Loop over the dictionaries, and create a new dictionary with the keys `name` and `percentage` (can be a tuple), and the values a dictionary with the `tax_base` and `tax_amount`, if they entry exists, add the values. Then as last you can iterate again over the dictionary to return it to the form you want. The above is an example, I suppose there are many more (and probably some better) approaches. — Thymen, Feb 28 '21 at 17:50
As I look at this a bit longer, you can also make it a [pd.DataFrame](https://pandas.pydata.org/pandas-docs/stable/reference/api/pandas.DataFrame.html) and use the [groupby](https://pandas.pydata.org/pandas-docs/stable/reference/api/pandas.DataFrame.groupby.html) function with aggregation. See the [docs](https://pandas.pydata.org/pandas-docs/version/0.23/generated/pandas.core.groupby.DataFrameGroupBy.agg.html) for an example. — Thymen, Feb 28 '21 at 17:55
@Thymen, can you please send me a sample of the first approach please? — pmatos, Feb 28 '21 at 18:07

Thymen · Accepted Answer · 2021-02-28T18:50:47.780

Taking your original input, res and your preferred output res_final, the following code would work:

# Creating a temporary dictionary with the aggregation
temp_result = {}
for each in res:
    key = (each['name'], each['percentage'])
    if key not in temp_result:
        temp_result[key] = dict(tax_base=0, tax_amount=0)

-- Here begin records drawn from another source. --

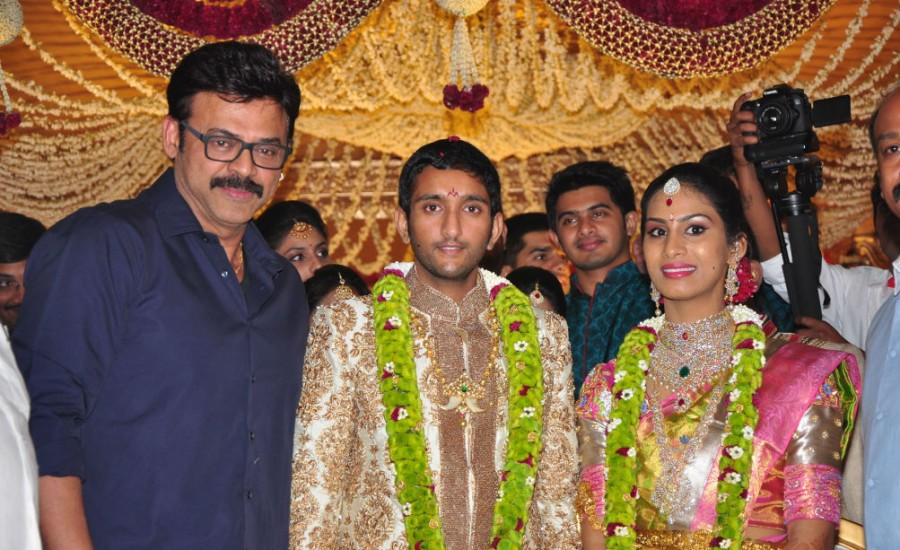 Adiseshagiri Rao son wedding,Adiseshagiri Rao son wedding respection,Adiseshagiri Rao son marriage,Mahesh Babu,Chiranjeevi,Allari Naresh,Rajendra Prasad,Venkatesh,Gopichand,Mohan Babu,Murali Mohan,Allu Aravind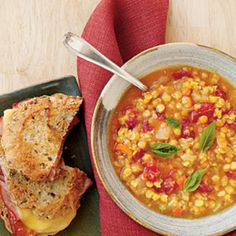 Quick-Fix Soups and Sandwiches Rote Linsensuppe – Schnelle und einfache Suppen und Sandwich-Rezepte – Southern Living Recipes For Soups And Stews, Soup Recipes, Lentil Recipes, Salad Recipes, Vegetarian Recipes, Dinner Recipes, Sauteed Carrots, Red Lentil Soup, Kitchens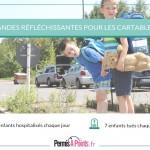 enfants avec cartables sur le bord de la route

    temp_result[key]['tax_base'] += each['tax_base']
    temp_result[key]['tax_amount'] += each['tax_amount']

# Transforming the temporary dictionary to the correct format
final_result = []
for (name, percentage), taxes in temp_result.items():
    final_result.append(dict(
            name=name,
            percentage=percentage,
            tax_base=taxes['tax_base'],
            tax_amount=taxes['tax_amount']
    ))

for each in final_result:
    print(each)

The result will be:

{'name': 'mfi', 'percentage': 100.0, 'tax_base': 1000.0, 'tax_amount': 140.0}
{'name': 'serv', 'percentage': 100.0, 'tax_base': 1000.0, 'tax_amount': 140.0}
{'name': 'inv', 'percentage': 100.0, 'tax_base': 1200.0, 'tax_amount': 168.0}
{'name': 'mfi', 'percentage': 50.0, 'tax_base': 2500.0, 'tax_amount': 350.0}
{'name': 'none', 'percentage': 0.0, 'tax_base': 1900.0, 'tax_amount': 126.0}

Explanation

In the first part we create a new dictionary, that has as key the combination of name and percentage as a tuple, and as value a dictionary with the tax_base and tax_amount for that key.

Then we check if the key is already in our dictionary and if it isn't we create the key. The final step is summing the tax_base and tax_amount.

Now we have one dictionary with all the information, but not in the right format. The second part takes care of that. We split the key again into the name and percentage and merge the data with tax_base and tax_amount to one dict.

Edit

In case people are wondering how to do it with pd.DataFrame.

import pandas as pd

df = pd.DataFrame(res)
res = df.groupby(['name', 'percentage'], as_index=False).sum()
final_result = res.to_dict('records')

for each in final_result:
    print(each)

Will result in the same output, but it is not guaranteed to be in the same order as the input.

Dear @Thymen, this is working as expected. Since the order is not important it is exactly what I need. Thank you — pmatos, Feb 28 '21 at 19:31

score 2 · Answer 2 · answered Feb 28 '21 at 18:47

Here's another (very similar) way of doing it but a little bit more concise.

Here we first create a list of unique name:percentage pairs and then loop over those unique keys, filtering out entries from the res list that do not match that unique key.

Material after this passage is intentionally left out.